Friday, December 18, 2009

Pt. 6: In Which I Learn That There Is In Fact A Light At The End Of The Tunnel.


There has been much said and done, and very little reported. Sorry, it’s the same old problem. We’ve taken several trips around southern India, namely, to see the amazing carved temples of Ellora and Ajanta in Aurangabad, in the state of Maharashtra, and also to the east coast, ostensibly to attend the Fulbright Fall Conference in Pondicherry, but with stops at the pilgrimage temple of Tirapati, to see the shore temple and other carvings of Mahabalipuram, and a brief stopover in the megacity of Chennai. School has continued apace, and I’ve just finished marking half-yearly bundles (grading midterm exams). It fulfills one of the last large requirements of my work here, so for the next 2 weeks or so I get to kind of cruise through some curriculum just, as they say, for kicks and giggles.

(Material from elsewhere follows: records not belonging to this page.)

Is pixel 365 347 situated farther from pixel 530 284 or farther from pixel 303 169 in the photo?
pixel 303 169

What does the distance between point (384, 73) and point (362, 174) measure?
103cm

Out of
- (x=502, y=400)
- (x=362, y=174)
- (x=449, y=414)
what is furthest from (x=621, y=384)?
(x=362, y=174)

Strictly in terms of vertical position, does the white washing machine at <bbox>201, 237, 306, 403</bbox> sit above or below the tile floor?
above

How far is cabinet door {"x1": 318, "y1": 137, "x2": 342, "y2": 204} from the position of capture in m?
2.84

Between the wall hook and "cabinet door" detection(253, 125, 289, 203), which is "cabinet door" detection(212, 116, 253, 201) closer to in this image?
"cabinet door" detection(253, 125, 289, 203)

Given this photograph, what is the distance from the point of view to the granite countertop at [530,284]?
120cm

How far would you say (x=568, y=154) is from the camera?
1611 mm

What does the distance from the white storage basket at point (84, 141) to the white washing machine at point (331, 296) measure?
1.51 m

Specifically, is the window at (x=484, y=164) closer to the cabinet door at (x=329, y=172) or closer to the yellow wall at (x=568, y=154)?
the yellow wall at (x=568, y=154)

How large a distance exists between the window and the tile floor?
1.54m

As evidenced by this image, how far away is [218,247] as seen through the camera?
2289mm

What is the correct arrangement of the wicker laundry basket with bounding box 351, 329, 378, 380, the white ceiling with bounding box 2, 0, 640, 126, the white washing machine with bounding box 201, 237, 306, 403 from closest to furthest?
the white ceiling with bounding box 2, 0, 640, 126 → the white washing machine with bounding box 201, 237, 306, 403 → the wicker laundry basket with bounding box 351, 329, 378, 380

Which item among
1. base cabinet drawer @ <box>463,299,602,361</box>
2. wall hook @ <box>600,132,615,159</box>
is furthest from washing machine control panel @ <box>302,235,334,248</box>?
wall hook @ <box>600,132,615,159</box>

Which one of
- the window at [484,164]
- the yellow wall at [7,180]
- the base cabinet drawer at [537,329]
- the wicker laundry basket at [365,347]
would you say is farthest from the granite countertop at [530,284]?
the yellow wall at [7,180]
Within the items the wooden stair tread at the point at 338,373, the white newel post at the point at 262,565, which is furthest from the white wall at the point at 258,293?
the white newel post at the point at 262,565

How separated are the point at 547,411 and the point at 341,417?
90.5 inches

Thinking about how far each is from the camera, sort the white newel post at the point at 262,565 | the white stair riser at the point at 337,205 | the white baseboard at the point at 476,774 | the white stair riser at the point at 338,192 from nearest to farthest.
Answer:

What you should know about these highlights: In Ellora and Ajanta, people used to carve temples out of the igneous rock cliffs. Now I know that people have been cutting and carving and piling stones on top of each other in the name of god for thousands of years, but there’s just nothing quite like seeing it carved by hand out of the “living rock” (as they put it in Spinal Tap). These temples range from 10 to 40 meters deep, from 5 to 20 meters wide, and from 3 to 10 meters high. In Elora we found Temple 16, dedicated as all of the Hindu temples there are to Shiva, the Kailashnath temple, which is the masterpiece of the site. Here they dug one “trench” into the solid rock bed 20 meters straight down into the rock with sides of 40 meters. With the block in the middle created by this trench the carved out a 6-story temple, complete with larger than life full relief statues of the gods, demons and mythical beasts du jour. There are large galleries, stairways, porticos, windows, balconies, and terraces. Into the outside of the trench they carved a continuous columned portico that runs almost 150 meters and every meter is another larger-than-life full relief depiction of a god in battle pose. Their every action, gesture and expression is vividly portrayed with a vitality that makes you think they were caught by some cosmic freeze ray in mid combat thrust. We wandered Temple 16 for over an hour, and even though there were many other visitors there as well, I don’t remember hearing the sound of people. Mostly they walked with their mouths agape, staring dumbly. If this does not suitable impress you, then I guess you just had to be there. There are 34 different temples cut into the cliffs of Ellora over about a 4km stretch. I think we made it to 9 or 10 over about 4 hours.

Much older, more remote, and IMHO more impressive, compacted as they are along a single 1 km bend in the Waghora River, the Ajanta, 28 Buddhist temples rule this stretch of cliff. You’d think they might’ve paused after completing the first few of temples and maybe say, “well, that’s a suitable tribute to man,” but apparently not. It turns out that these temples were thriving communities, hosting thousands of artist-monks who lived in antechambers lining each temple gallery. And while the enormous stupa and 5-meter statues of the Buddha that dominate each temple (usually in a separate chamber at the back) are a highlight, it’s the remains of the intricately painted interior walls which held our gaze. Blessed are the forces of preservation at Ajanta. Visitors are kept back away from the walls, the lighting is muted, and guards limit the number of viewers at any one time. The result is that entering one of these temple caves we were enveloped in semi-darkness and quiet, much the way their creators would have experienced them.

Never mind that our visit to Ajanta was bookended by about the heaviest downpour of rain we’ve witnessed here. We waited out the opening salvo at the first temple and took the opportunity to enjoy a picnic lunch on the ancient portico, much to the bemusement of the Indian tourists around us. Then at the end of our visit, at the bus shelter by the Visitor Center and Craft Market, a highly motivated shopkeeper found us waiting out the shower, disappeared for 5 minutes before returning with a pair of umbrellas. All we had to do was accompany him back to his shop. Seemed fair enough to us. And $38 later, we were on our way back to Aurangabad’s citrus-fresh Lemon Tree Hotel.